Mother?"
Mother rolled her eyes. Smoke left her nostrils. "Kyrie and Gloriae are not knuckleheads like you two. Of course they wouldn't march into a cave full of nightshades, with Dies Irae's army camped outside. They'll have returned to Requiem. I wager that if we fly there now, we'll find them."
Agnus Dei blew fire in rage. The flames lit the clouds. "If Father and I are such knuckleheads, then so are you, Mother. You also entered the cave."
Mother gave her a stare so withering, that Agnus Dei growled and bared her fangs.
"I entered the cave to save you, Agnus Dei," Mother said. "I had just arrived, saw Irae dash into the cave, and heard you scream."
Agnus Dei growled. "I don't need you to save me. I'm a grown woman now."
Mother glared. "You're a grown woman like I'm a griffin."
"You're one ugly griffin then."
Father roared. "Silence! The griffins are free now, Agnus Dei, and you will show them respect. You are a princess of Requiem."
"I am a warrior of Requiem," she said. "I'm no spoiled princess."
"You are my daughter, and I am the king, therefore you are a princess. And now kindly shut your maw. We fly to find Kyrie and Gloriae."
He roared fire, and his wings churned the clouds. He rose higher into the air, until they burst over the clouds, and flew under a shimmering sun. Mountain peaks rose below them, gold and indigo. Benedictus gave a roar that seemed to shake the skies.
"We fly to Requiem."
DIES IRAE
He pushed himself to his feet.
He stared at the blood seeping down his leg.
Jaws clenched, he walked out of the cave, stood upon the mountainside, and saw the weredragons disappear into the distance.
Bodies lay around him, blood painting the snow. Some of the men were burned, their skin peeling, their flesh red and black. Thousands of living soldiers stood there too. They froze when they saw Dies Irae, stood at attention, and slammed their fists against their chests.

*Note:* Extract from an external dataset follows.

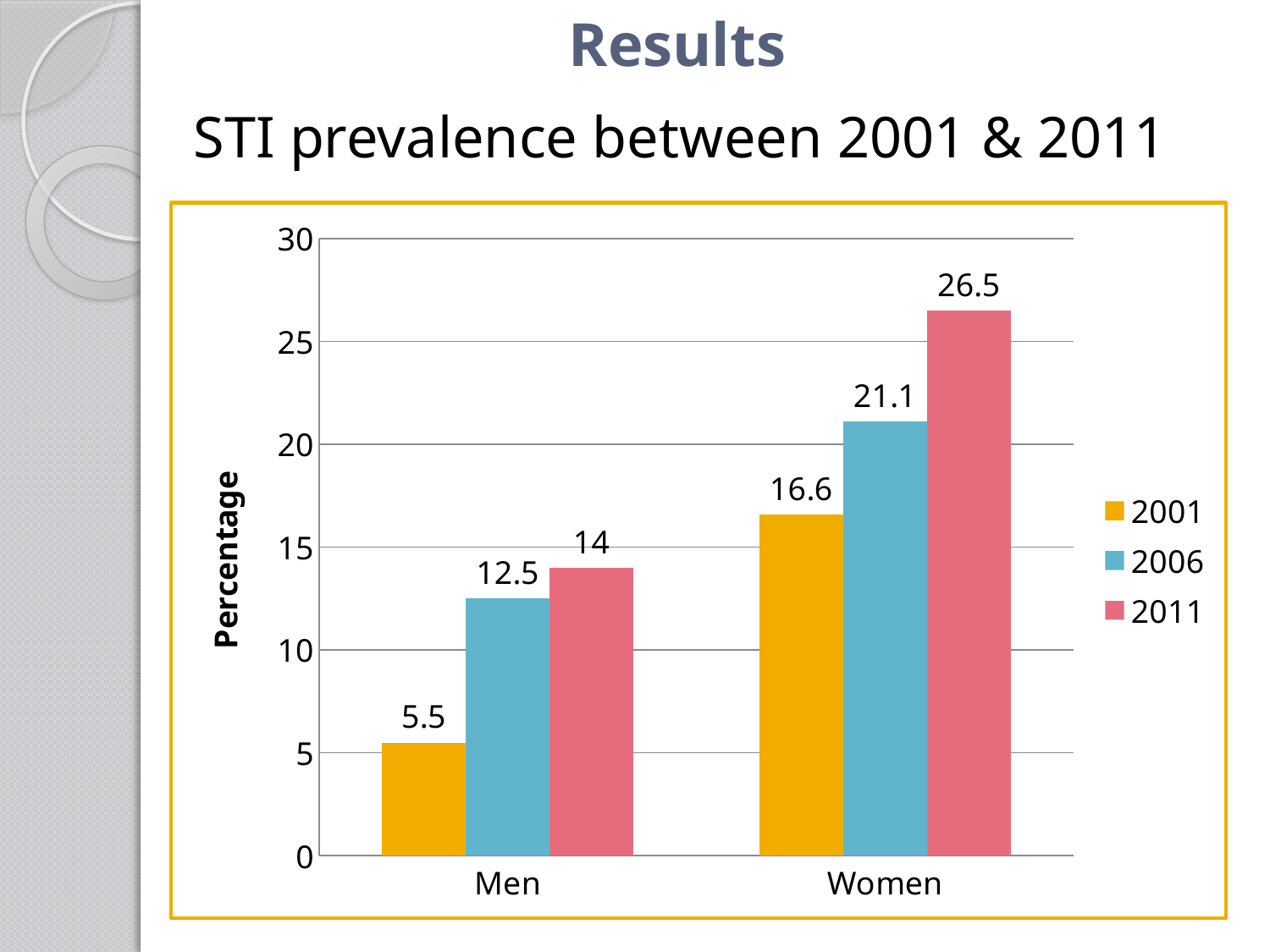
Which category has the highest value in 2011? Women Do the values for Women rise or fall from 2001 to 2011? Rise Which category has the lowest value in 2001? Men What is the value for Men in 2006? 12.5 What is the difference between the 2006 and 2001 values for Men? 7 Which is larger: the Men value in 2011 or the Women value in 2001? Women in 2001 What is the difference between the Women and Men values in 2011? 12.5 What is the value for Women in 2011? 26.5 What is the value for Men in 2001? 5.5 What is the value for Women in 2001? 16.6 What kind of chart is shown? Bar chart How many series does the legend list? 3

He surveyed the scene for a long time, silent. Then Dies Irae left the cave, and walked through the snow to the body of a wounded soldier. The man was missing a leg. The wound looked like a dragon bite. Clutching the stump, the man stared up at Dies Irae.
"My lord," he whispered.
"Give me your sword," Dies Irae said.
The man raised his sword with a bloody, trembling hand. Dies Irae took the weapon, then drove the blade into the man's chest.
He raised his eyes and stared around him. The men still stood at attention, stiff, pale.

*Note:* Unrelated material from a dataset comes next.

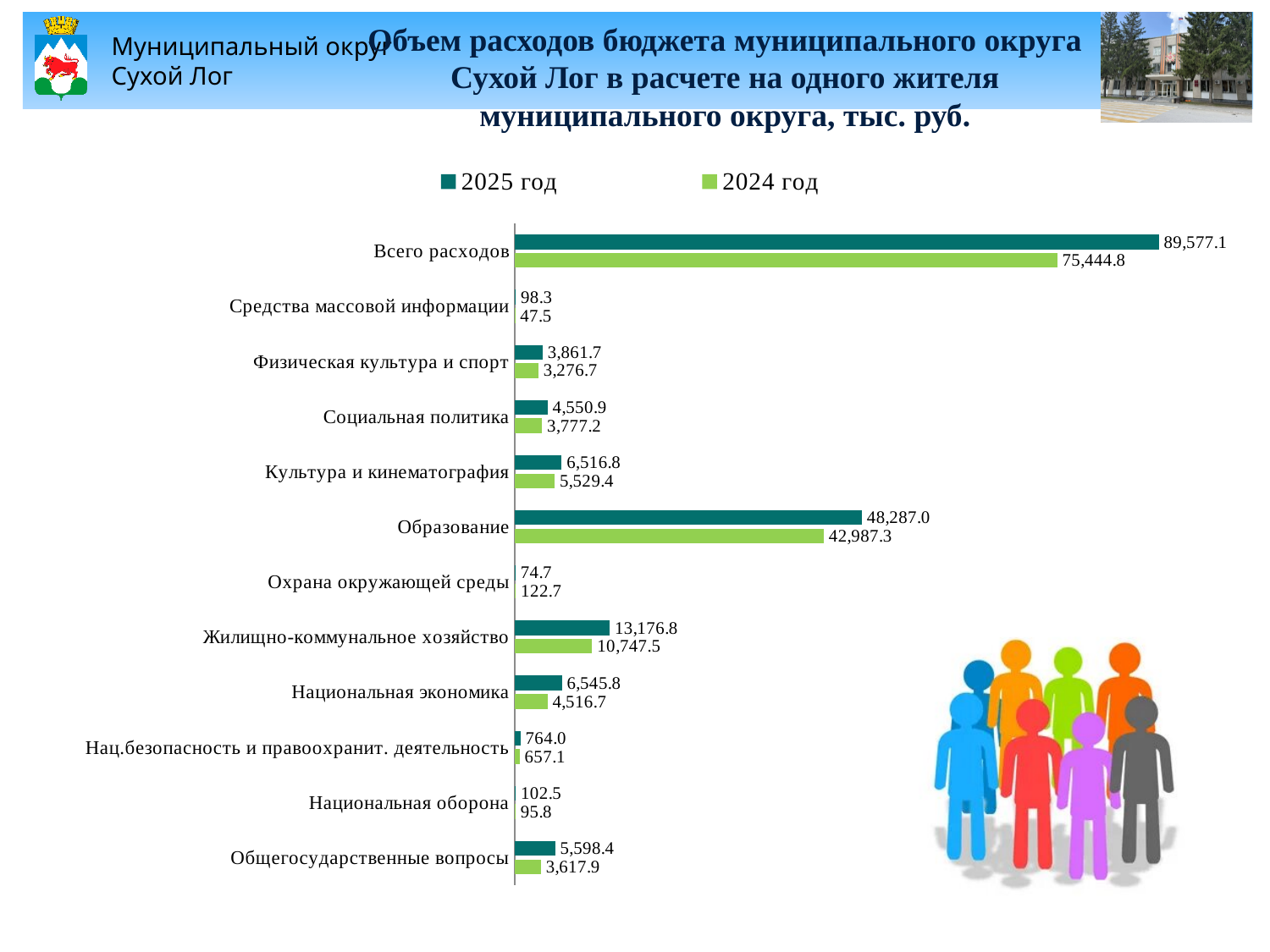
Which category has the lowest value in 2024 год? Средства массовой информации What is the value for Всего расходов in 2024 год? 75,444.8 How many series does the legend list? 2 What are the two entries in the chart legend? 2025 год and 2024 год What is the difference between the 2025 год and 2024 год values for Всего расходов? 14,132.3 What kind of chart is shown on the slide? bar chart For Охрана окружающей среды, which year has the larger value, 2025 год or 2024 год? 2024 год What is the value for Образование in 2025 год? 48,287.0 Excluding Всего расходов, which category has the highest value in 2025 год? Образование What is the value for Жилищно-коммунальное хозяйство in 2024 год? 10,747.5 How many categories are plotted on the chart? 12 Which category has the lowest value in 2025 год? Охрана окружающей среды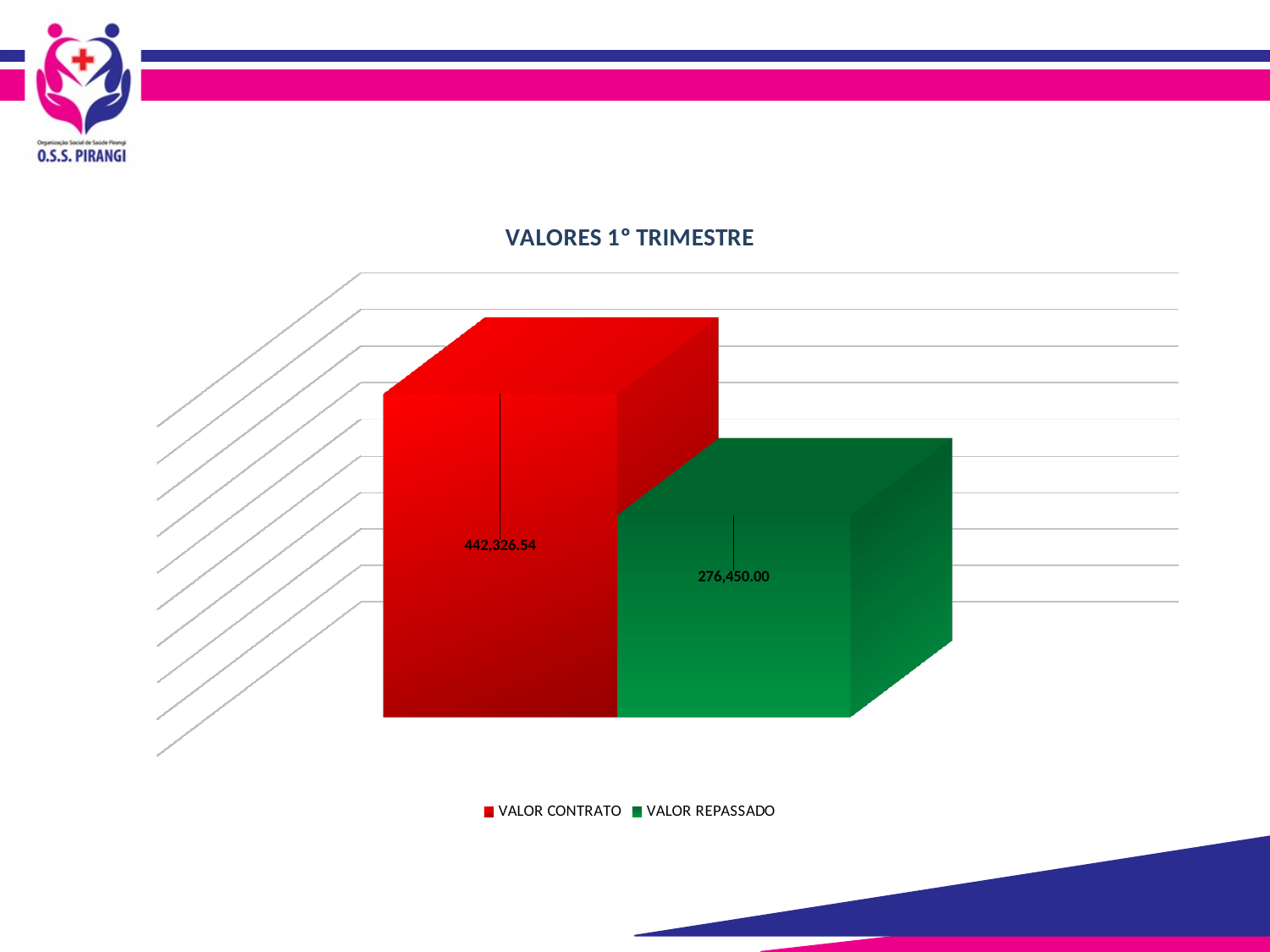
What kind of chart is shown on the slide? Bar chart What is the value for VALOR CONTRATO? 442,326.54 What is the value for VALOR REPASSADO? 276,450.00 What colour represents VALOR REPASSADO in the legend? Green Which series has the highest value? VALOR CONTRATO Which series has the lowest value? VALOR REPASSADO What is the difference between VALOR CONTRATO and VALOR REPASSADO? 165,876.54 How many bars are plotted in the chart? 2 How many series does the legend list? 2 What is the title of the chart? VALORES 1° TRIMESTRE Which is larger, VALOR CONTRATO or VALOR REPASSADO? VALOR CONTRATO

Dies Irae approached another wounded soldier. This man lay curled up in red snow, weeping and whispering for his mother. He clutched his spilling entrails, as if he could force them back into his belly. Dragon claws, Dies Irae knew.
"A weredragon attacked you," Dies Irae said.
The soldier wept and nodded.
"And you failed to kill it," Dies Irae said.
The soldier looked up with teary eyes, and Dies Irae drove his sword into the man's chest, pushing him into the snow.
The mountain was silent now. The weeping stopped. The only sound was the wind and swirling snow. Dies Irae looked over his men, the dozens of wounded, the dozens of dead, and the thousands that still stood.
"Has anyone else failed to kill a weredragon today?" he asked.
They stared, silent.
"All who killed a weredragon, raise your hands."
The men stood stiffly, pale, a few trembling.
Dies Irae called forward his captains, the commanders of the ten companies he'd brought to Fidelium. The captains stepped toward him, clad in plate armor, and slammed gauntleted fists against their chests.
"Hail Irae!" they said.
Dies Irae barely acknowledged them. He moved his eyes over the rows of soldiers in the snow. "My men disappointed me today. Decimate them."
The captains breathed in sharply.
"Decimation, my lord?" whispered one, a burly man with a battle axe. "That punishment has not been handed out since the Gray Age."
Dies Irae slowly turned his head, his armor creaking, and examined the man. "You are displeased with my command?"
The captain shook his head and saluted again, fist on breastplate. "Decimation, my lord. As in the days of old."
As Dies Irae watched, the captains arranged their companies into formation. The men stood in rows, ten men deep, fists against their chests. The captains raised their eyes to Dies Irae.
He frowned, thought a moment, and said, "The seventh row."
The soldiers in the seventh rows shifted uneasily. Sweat appeared on their brows. The captains pulled the first men from each seventh row, placed them in the snow, and swung their axes.